• Manson Court Proceedings End With Whimper

Manson Court Proceedings End With Whimper

LOS ANGELES, Nov. 19 — Only two seats in the spectator section of the courtroom were occupied Thursday.

They were elderly men with frayed shirt cuffs, the kind who shuffle from one court to another day after day to hear a trial, any trial, to escape from loneliness and boredom and now and then become a vicarious part of the soap opera of other human lives

On the witness stand, a barrel-chested man with bushy grey hair droned into a microphone, reading from a thick sheaf of onion skin paper.

The judge was busy writing in longhand on the bench. The jurors shifted and coughed, gazed at the ceiling, doodled on notepads. The prosecutor sat with his head in his hands. He could have been asleep.

Only if you listened carefully and caught an occasional phrase or name…Spahn Ranch…Leslie Van Houten…Pooh Bear…would it have occurred that this was the last page of the last chapter of the trials of the notorious Charles Manson.

Manson wasn’t even there, though the matter at issue was whether he should get life or a death sentence. It was a moot question, anyway, since he already had been sentenced seven times to the gas chamber at his first trial.

Manson, who celebrated his 37th birthday earlier this week by wearing a vest made of the hair of his “girls,” doesn’t come to his trial these days.
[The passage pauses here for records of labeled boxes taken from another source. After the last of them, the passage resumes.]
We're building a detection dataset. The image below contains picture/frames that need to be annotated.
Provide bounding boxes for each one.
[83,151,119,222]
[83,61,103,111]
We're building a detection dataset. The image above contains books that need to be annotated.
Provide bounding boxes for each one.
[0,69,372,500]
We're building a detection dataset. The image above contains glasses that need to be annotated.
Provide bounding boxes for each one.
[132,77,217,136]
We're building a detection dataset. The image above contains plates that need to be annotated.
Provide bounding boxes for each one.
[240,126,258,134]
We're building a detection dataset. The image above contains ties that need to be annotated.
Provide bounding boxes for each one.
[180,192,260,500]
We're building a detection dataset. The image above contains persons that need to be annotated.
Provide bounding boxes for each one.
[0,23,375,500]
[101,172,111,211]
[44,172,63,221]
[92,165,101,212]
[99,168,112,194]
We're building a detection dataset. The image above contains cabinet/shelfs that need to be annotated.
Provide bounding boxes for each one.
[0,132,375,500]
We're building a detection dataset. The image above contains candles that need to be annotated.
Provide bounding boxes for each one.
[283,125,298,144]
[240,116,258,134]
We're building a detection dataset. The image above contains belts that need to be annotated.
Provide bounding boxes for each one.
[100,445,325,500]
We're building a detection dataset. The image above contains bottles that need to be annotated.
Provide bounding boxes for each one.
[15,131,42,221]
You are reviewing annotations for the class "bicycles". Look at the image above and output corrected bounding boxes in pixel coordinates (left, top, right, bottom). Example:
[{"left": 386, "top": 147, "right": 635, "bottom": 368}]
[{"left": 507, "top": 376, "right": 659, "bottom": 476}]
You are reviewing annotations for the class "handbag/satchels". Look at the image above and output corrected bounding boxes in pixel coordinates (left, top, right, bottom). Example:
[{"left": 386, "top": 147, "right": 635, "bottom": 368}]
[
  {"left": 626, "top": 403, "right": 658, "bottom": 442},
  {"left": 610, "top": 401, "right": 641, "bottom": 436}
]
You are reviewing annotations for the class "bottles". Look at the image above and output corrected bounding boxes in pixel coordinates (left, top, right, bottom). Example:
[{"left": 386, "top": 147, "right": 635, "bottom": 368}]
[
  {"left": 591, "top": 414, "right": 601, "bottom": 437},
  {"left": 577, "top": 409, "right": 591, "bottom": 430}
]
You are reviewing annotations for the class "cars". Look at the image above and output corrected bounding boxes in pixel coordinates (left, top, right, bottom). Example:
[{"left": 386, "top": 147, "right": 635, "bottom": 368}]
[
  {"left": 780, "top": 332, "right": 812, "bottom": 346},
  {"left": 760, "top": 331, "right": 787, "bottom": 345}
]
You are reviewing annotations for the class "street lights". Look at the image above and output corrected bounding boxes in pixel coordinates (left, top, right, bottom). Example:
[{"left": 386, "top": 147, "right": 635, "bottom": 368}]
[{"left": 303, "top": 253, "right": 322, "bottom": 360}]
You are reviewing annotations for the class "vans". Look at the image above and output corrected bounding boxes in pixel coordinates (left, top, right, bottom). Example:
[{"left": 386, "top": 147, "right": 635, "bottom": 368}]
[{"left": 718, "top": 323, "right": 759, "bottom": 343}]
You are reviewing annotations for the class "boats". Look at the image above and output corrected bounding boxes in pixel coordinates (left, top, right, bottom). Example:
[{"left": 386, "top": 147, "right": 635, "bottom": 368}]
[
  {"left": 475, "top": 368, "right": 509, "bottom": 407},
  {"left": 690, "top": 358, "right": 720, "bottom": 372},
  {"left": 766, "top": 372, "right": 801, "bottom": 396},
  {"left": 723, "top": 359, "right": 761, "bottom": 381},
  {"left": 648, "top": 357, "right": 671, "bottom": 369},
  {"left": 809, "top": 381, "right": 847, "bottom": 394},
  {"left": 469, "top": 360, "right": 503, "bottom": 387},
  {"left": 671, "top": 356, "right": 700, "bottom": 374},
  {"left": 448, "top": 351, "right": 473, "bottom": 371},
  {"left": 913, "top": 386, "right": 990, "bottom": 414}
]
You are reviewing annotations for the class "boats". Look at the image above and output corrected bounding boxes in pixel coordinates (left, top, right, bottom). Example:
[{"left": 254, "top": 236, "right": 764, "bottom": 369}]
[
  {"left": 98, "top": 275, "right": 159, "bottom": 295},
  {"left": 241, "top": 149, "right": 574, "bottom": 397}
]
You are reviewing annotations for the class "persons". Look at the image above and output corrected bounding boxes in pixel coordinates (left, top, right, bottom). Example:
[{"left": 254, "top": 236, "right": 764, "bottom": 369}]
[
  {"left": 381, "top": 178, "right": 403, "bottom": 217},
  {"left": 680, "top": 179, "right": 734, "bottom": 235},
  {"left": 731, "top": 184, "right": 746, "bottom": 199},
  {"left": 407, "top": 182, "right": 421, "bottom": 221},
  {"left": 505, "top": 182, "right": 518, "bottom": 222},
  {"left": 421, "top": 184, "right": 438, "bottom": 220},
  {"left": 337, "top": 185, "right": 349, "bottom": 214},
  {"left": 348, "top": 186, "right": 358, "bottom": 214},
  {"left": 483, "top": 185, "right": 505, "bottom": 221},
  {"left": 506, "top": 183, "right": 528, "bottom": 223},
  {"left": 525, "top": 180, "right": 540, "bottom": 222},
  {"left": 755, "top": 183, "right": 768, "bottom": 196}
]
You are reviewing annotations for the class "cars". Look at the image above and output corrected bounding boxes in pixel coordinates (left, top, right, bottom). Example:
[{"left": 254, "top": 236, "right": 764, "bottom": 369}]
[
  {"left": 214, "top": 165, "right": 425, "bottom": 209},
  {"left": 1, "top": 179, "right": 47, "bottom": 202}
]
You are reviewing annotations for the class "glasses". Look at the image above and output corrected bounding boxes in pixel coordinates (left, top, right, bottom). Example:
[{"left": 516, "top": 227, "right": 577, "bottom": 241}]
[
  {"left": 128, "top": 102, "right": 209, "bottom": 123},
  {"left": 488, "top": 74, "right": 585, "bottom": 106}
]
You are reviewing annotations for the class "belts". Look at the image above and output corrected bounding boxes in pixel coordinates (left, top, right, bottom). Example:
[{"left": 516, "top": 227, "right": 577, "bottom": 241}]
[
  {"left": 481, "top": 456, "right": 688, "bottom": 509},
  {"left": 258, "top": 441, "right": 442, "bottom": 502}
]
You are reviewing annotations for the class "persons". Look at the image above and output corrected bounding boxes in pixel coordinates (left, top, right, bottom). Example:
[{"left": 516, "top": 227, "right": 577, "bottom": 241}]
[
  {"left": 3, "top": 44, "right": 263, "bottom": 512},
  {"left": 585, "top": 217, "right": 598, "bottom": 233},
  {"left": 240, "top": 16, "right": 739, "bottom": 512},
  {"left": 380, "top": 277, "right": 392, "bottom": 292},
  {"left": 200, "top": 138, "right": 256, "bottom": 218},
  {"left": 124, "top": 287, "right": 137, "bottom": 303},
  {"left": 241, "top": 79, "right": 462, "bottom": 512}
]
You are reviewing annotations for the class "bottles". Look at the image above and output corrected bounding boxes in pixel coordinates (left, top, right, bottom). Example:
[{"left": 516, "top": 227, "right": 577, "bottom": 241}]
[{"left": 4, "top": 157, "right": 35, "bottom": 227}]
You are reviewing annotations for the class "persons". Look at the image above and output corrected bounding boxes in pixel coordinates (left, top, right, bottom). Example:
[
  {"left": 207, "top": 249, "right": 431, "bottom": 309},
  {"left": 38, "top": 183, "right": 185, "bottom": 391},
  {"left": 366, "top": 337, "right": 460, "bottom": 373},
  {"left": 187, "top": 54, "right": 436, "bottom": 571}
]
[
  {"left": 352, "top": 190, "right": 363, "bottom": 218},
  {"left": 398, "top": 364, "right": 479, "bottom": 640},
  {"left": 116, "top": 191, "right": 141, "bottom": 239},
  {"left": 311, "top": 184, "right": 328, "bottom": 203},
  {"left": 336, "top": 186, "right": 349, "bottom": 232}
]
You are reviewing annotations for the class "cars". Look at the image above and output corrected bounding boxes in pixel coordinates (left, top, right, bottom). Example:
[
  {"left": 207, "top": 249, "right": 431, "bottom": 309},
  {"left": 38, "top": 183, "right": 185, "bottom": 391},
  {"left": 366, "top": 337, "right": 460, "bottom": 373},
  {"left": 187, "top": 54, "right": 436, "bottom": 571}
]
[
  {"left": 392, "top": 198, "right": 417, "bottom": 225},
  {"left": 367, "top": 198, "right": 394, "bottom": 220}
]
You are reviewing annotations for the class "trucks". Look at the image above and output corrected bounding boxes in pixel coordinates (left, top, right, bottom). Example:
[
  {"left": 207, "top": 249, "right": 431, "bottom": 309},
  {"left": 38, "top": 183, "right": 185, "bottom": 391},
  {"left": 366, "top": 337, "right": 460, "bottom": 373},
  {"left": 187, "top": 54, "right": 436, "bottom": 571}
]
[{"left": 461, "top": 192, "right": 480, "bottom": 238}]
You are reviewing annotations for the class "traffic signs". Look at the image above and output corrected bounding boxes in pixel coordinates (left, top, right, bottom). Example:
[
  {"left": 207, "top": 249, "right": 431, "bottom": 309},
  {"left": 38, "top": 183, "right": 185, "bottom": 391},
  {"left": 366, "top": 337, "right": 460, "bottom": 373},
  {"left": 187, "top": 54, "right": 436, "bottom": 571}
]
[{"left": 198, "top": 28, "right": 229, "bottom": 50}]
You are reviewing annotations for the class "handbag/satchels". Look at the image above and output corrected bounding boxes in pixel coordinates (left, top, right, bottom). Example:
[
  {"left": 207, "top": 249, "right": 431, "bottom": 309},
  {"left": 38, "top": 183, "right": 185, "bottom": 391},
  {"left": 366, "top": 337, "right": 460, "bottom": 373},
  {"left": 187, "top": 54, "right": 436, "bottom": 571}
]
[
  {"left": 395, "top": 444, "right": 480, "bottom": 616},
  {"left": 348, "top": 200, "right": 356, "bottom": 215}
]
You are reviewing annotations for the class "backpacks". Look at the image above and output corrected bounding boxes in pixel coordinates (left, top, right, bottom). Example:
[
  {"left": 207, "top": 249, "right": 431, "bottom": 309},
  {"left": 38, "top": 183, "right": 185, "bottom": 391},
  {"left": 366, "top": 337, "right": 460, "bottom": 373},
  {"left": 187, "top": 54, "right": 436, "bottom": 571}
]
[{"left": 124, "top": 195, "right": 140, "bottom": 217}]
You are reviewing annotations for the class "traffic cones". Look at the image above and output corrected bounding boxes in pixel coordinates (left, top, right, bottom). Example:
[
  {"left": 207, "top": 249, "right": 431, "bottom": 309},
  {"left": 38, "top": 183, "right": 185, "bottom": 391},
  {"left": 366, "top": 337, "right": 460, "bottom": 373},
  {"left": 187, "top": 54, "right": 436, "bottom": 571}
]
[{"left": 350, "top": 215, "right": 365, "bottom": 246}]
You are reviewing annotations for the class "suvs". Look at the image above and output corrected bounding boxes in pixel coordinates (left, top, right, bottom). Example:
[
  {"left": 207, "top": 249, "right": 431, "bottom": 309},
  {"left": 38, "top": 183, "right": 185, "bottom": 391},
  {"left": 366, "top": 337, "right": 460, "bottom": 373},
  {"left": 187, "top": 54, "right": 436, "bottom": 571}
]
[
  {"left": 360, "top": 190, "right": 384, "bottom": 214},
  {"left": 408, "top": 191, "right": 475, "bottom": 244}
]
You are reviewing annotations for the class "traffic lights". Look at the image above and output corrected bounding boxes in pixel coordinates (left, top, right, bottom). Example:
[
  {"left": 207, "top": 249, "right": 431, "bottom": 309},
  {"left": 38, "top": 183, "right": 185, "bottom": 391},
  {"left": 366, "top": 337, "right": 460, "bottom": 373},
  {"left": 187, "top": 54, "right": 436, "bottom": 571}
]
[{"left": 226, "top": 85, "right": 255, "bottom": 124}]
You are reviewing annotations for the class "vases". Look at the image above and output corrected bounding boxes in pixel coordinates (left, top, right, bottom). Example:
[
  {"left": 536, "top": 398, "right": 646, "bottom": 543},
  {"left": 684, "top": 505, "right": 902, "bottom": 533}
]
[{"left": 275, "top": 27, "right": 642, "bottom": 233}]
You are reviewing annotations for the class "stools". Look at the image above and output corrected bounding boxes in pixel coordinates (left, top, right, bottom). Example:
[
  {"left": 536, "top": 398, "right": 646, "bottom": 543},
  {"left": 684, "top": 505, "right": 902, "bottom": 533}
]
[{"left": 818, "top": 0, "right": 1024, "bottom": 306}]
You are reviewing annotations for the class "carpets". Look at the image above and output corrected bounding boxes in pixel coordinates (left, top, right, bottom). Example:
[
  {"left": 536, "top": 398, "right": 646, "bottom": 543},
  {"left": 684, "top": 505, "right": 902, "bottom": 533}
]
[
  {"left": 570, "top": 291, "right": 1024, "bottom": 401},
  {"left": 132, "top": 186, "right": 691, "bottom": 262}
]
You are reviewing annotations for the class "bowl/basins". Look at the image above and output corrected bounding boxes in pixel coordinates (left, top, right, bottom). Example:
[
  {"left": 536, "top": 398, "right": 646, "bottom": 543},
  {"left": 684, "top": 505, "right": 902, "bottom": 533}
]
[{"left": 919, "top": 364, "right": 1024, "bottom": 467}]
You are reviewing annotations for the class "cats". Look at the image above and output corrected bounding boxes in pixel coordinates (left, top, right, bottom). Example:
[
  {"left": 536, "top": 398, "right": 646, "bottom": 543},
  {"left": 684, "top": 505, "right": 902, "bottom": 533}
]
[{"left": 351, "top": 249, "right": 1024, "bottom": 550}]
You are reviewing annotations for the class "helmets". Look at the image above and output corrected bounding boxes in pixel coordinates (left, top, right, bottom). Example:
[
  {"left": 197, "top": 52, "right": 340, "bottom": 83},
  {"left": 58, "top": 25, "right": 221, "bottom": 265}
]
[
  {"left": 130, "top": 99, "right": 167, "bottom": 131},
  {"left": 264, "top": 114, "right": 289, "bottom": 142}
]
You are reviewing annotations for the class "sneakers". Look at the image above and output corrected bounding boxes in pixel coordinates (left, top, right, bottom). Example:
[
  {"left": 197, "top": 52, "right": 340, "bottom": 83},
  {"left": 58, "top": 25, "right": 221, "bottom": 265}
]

He slays in an adjoining holding tank and occasionally shouts an obscenity through a wire grill.

Some day next week the jury will begin deliberations and, no matter their decision, Manson finally will be taken to Death Row at San Quentin to join some 90 other men waiting for a U.S. Supreme Court ruling on the death penalty.

It will be 27 months since the Sharon Tate massacre was emblazoned in the headlines, almost two years and more than $1 million in court costs since the “Family” went to trial.